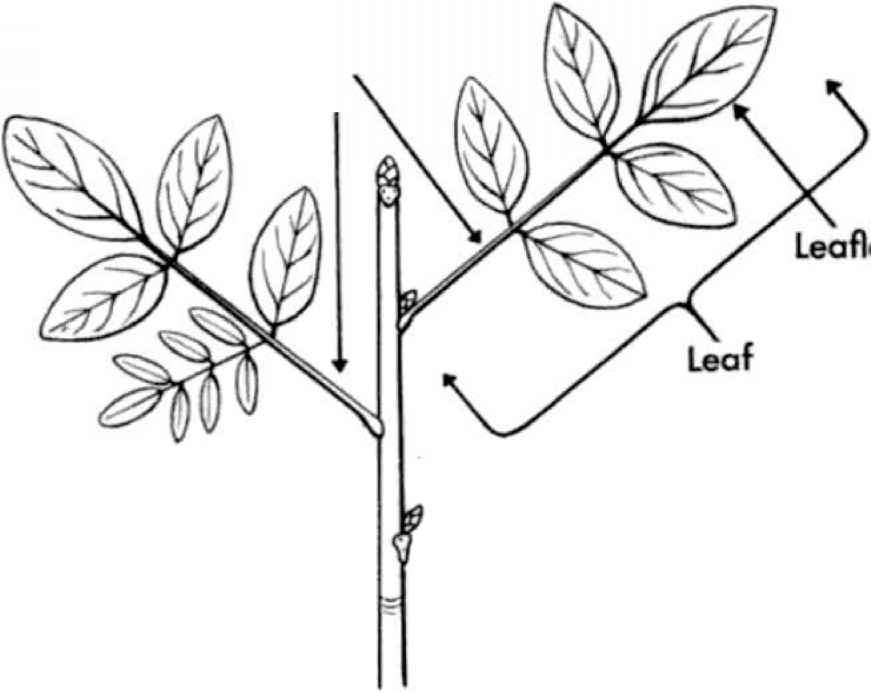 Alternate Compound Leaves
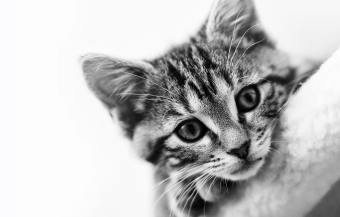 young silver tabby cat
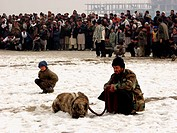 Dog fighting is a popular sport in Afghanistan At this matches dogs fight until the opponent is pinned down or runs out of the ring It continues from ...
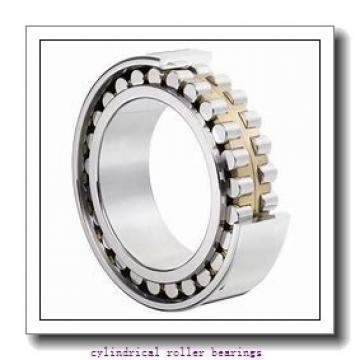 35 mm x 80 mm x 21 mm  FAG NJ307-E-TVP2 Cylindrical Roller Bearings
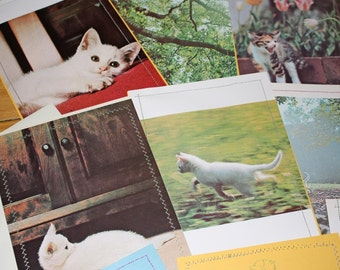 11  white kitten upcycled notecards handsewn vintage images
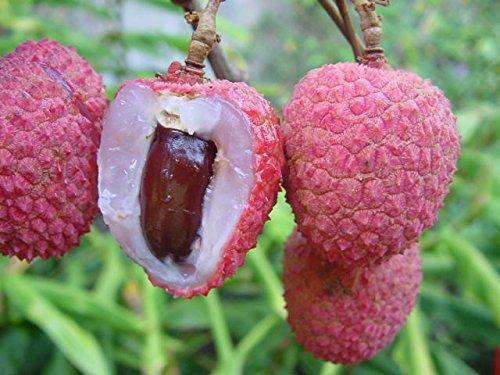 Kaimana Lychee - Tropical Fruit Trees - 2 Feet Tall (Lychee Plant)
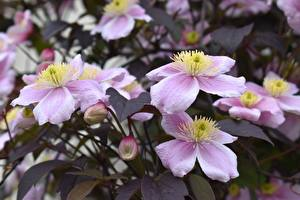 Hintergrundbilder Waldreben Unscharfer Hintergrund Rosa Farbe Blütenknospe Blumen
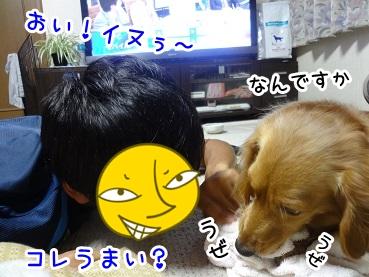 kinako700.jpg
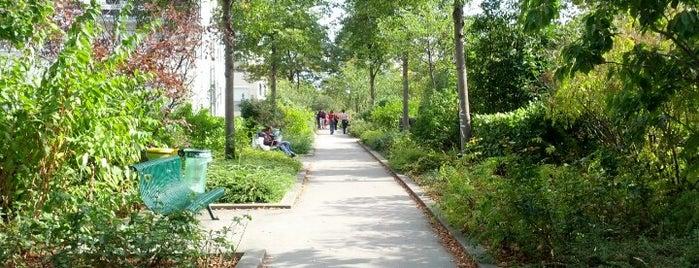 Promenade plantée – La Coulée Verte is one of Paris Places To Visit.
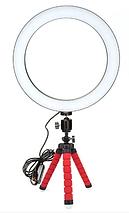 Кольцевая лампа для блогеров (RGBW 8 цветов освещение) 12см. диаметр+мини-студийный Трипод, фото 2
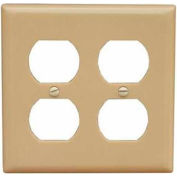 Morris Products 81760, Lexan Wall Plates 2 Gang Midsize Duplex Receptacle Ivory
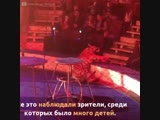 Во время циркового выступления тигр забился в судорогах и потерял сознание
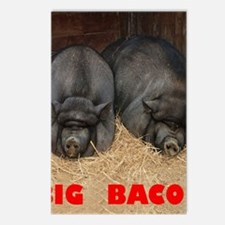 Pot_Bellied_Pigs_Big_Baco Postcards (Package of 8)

* _PROBLEM TO WORK ON_: Pictures are to be left out. Write out only the lines above starting at the one with "handsewn vintage images" and ending at the one with "Во время циркового", both lines included, exactly.

* _ANSWER BOX_:
 11  white kitten upcycled notecards handsewn vintage images
 Kaimana Lychee - Tropical Fruit Trees - 2 Feet Tall (Lychee Plant)
 Hintergrundbilder Waldreben Unscharfer Hintergrund Rosa Farbe Blütenknospe Blumen
 kinako700.jpg
 Promenade plantée – La Coulée Verte is one of Paris Places To Visit.
 Кольцевая лампа для блогеров (RGBW 8 цветов освещение) 12см. диаметр+мини-студийный Трипод, фото 2
 Morris Products 81760, Lexan Wall Plates 2 Gang Midsize Duplex Receptacle Ivory
 Во время циркового выступления тигр забился в судорогах и потерял сознание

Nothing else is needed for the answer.